Monday night, amid a driving blizzard that snarled traffic around town, I hosted a small dinner featuring Carnegie Mellon University’s Justine Cassell. She is associate dean of technology, strategy, and impact at the university’s school of computer science, and an expert on the human role in artificial intelligence. Cassell let loose the best one-liner I’ve heard that combats Elon Musk’s fear that the robots will kill us all. “If you’re afraid of the android revolution,” she said, “just stand in a puddle. The robot will electrocute itself.” (She added: If you can’t find a puddle, just stand still for 40 minutes, the robot will run out of electricity.)
Tuesday morning I hosted another panel that featured the Stanford roboticist and machine-learning expert Fei-Fei Li.
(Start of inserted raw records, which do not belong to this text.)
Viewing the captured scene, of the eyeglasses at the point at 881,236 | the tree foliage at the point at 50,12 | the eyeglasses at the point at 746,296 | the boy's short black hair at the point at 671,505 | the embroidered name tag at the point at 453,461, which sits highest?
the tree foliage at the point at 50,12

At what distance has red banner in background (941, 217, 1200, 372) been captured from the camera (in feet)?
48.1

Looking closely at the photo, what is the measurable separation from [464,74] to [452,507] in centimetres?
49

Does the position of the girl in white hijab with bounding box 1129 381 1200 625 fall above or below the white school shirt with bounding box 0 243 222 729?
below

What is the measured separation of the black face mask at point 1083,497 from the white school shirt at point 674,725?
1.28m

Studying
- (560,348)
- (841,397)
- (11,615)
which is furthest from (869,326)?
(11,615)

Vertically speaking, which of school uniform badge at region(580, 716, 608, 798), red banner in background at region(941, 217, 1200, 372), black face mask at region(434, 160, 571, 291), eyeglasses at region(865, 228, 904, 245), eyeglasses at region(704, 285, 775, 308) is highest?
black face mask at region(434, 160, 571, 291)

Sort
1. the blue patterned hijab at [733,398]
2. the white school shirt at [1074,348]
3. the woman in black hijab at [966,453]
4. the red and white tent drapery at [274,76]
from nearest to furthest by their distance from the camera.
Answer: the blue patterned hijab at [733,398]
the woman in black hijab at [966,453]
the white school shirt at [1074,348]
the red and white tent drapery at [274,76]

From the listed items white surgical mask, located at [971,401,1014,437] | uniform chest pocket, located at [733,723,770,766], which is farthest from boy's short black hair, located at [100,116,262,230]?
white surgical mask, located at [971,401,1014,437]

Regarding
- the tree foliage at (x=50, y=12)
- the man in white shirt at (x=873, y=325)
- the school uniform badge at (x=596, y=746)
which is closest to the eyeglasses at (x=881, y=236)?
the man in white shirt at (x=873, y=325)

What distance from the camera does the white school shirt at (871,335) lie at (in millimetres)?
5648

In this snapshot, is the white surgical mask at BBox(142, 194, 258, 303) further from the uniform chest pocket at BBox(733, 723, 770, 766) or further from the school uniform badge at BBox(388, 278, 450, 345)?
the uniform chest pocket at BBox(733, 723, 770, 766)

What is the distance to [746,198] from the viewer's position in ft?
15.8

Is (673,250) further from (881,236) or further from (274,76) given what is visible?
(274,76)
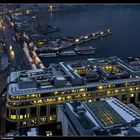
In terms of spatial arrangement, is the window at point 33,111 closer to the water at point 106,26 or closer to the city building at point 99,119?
the city building at point 99,119

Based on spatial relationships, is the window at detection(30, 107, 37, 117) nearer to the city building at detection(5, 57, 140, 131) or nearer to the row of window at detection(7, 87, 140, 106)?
the city building at detection(5, 57, 140, 131)

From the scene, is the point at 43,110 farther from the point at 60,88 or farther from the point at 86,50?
the point at 86,50

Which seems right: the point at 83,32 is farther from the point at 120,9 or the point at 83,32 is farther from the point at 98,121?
the point at 98,121

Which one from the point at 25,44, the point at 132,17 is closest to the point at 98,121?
the point at 25,44

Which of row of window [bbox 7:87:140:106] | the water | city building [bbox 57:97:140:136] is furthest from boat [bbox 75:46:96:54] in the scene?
city building [bbox 57:97:140:136]

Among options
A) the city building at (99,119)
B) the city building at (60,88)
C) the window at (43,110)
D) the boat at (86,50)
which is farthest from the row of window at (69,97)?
the boat at (86,50)
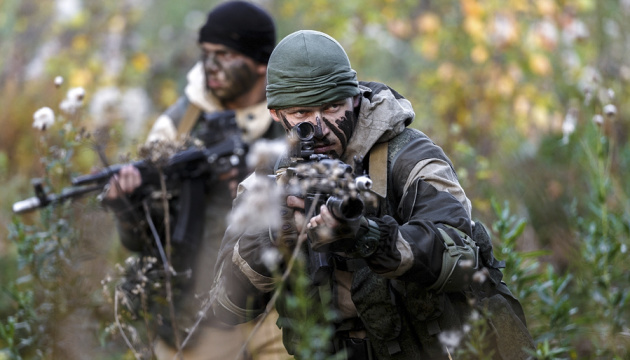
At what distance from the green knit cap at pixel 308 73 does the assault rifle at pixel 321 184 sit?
0.12 metres

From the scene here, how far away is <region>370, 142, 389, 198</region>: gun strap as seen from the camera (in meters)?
2.58

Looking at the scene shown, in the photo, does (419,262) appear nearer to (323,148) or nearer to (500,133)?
(323,148)

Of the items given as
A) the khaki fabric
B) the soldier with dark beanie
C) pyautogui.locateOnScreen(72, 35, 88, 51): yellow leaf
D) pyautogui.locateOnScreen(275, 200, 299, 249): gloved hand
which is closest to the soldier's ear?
the soldier with dark beanie

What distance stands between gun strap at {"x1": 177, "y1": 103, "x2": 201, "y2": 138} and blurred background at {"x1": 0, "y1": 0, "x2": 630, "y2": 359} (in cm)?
41

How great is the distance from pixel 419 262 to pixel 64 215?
7.75 ft

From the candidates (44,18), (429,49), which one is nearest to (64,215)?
(429,49)

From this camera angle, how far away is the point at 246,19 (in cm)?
444

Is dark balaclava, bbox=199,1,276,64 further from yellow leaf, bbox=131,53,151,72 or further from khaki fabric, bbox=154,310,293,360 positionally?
yellow leaf, bbox=131,53,151,72

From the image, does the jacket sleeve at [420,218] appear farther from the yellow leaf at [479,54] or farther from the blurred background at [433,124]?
the yellow leaf at [479,54]

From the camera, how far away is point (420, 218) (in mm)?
2426

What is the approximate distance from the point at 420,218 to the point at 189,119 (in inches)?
96.5

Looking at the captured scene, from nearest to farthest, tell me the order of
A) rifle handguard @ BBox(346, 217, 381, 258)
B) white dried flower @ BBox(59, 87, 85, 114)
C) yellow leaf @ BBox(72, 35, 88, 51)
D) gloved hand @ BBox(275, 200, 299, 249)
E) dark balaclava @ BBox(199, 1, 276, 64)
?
rifle handguard @ BBox(346, 217, 381, 258) → gloved hand @ BBox(275, 200, 299, 249) → white dried flower @ BBox(59, 87, 85, 114) → dark balaclava @ BBox(199, 1, 276, 64) → yellow leaf @ BBox(72, 35, 88, 51)

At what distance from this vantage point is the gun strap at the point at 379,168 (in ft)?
8.48

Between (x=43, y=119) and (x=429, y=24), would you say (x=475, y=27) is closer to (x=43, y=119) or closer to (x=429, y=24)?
(x=429, y=24)
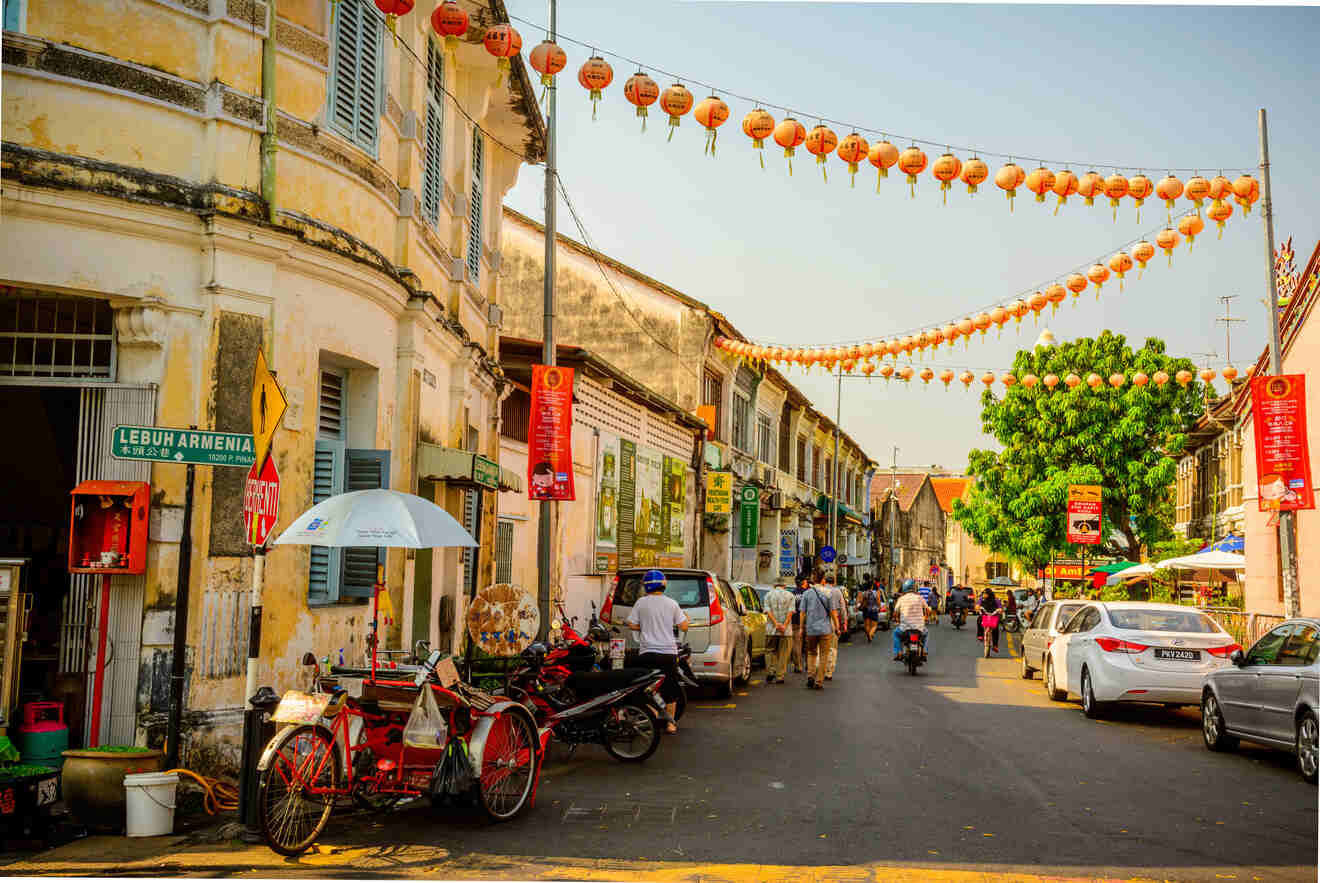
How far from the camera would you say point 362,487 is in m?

She is doing a stint at Google, working in its cloud business, and has admirably grasped the commercial aspects of her technical job quite well. She argues that “pre-data” companies can’t all of a sudden do AI themselves. The solution: Google Cloud, which would be happy to help.
Speaking of companies who want to come up to speed digitally and otherwise, I’m pleased to announce that later this year Fortune will launch its newest conference, Brainstorm Reinvent. Think of it as the mirror image of Brainstorm Tech in Aspen. Reinvent, which will be held Sept. 24-25 in Chicago, targets C-level executives in the industrial heartland, all of whom want to be on the right side of disruption. The founding sponsor of the event is McKinsey, the international consulting firm that’s keen to help non-tech-industry companies navigate these difficult straits. If you’d like to attend (or speak), drop me an email.
Monday I noted that the backlash against the tech giants would be a preoccupation of at least Silicon Valley executives in Davos. In that vein, I highly recommend an engaging, erudite, cleverly written, and amusing cover story in The Economist, “Silicon Valley, we have a problem.” Incidentally, of the three tech giants the article calls out the most for potential antitrust actions, Amazon (amzn), Facebook (fb) , and Google (googl), only the latter two are in Davos in force. In the magazine’s next tier, Microsoft (msft) has a Davos presence; Apple (aapl) and Netflix (nflx) do not.
Line of the day (so far) … Rachel Botsman, author of Who Can You Trust?: “Convenience is trumping trust.” This on a Davos panel with Google Chief Financial Officer Ruth Porat (whose company gives away a ton of information in return for its users’ data) and Dara Khosrowshahi (whose company’s trustworthiness has plummeted).